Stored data
______
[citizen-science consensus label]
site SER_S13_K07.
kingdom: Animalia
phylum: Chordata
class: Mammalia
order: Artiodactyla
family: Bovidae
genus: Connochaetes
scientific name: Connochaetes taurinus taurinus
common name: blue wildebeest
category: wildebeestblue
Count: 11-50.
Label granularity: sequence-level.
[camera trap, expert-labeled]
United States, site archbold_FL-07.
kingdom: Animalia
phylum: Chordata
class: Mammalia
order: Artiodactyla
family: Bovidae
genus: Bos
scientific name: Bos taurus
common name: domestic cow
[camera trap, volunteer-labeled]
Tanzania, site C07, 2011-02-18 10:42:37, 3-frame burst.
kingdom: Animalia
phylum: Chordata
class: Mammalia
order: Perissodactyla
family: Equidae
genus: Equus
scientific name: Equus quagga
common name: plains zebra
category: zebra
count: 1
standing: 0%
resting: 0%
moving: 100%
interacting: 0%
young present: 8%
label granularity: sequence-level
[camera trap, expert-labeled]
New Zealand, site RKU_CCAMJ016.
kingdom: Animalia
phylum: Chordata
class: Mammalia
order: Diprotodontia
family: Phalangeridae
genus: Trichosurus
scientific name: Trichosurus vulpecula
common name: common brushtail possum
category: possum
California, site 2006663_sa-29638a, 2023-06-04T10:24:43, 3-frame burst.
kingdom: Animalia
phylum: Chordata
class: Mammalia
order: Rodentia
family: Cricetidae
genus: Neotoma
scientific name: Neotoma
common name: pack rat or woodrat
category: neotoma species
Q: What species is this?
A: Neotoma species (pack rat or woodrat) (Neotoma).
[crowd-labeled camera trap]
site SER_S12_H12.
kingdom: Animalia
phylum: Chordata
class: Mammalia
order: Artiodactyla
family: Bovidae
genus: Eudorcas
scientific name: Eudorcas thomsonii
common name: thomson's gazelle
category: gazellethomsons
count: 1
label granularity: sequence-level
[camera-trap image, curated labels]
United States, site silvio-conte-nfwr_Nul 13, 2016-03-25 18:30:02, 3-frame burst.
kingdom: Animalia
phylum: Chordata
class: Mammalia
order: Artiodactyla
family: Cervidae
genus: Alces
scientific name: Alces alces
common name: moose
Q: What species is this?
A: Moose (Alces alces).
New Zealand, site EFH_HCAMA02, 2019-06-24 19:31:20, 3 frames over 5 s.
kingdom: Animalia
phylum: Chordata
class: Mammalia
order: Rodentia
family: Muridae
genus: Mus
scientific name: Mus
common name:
______
◆ **REQUIRED ACTION**
Within the data, count the lines that hold the word "Zealand". Answer with the figure and nothing more.

◆ **EXERCISE ANSWER**
2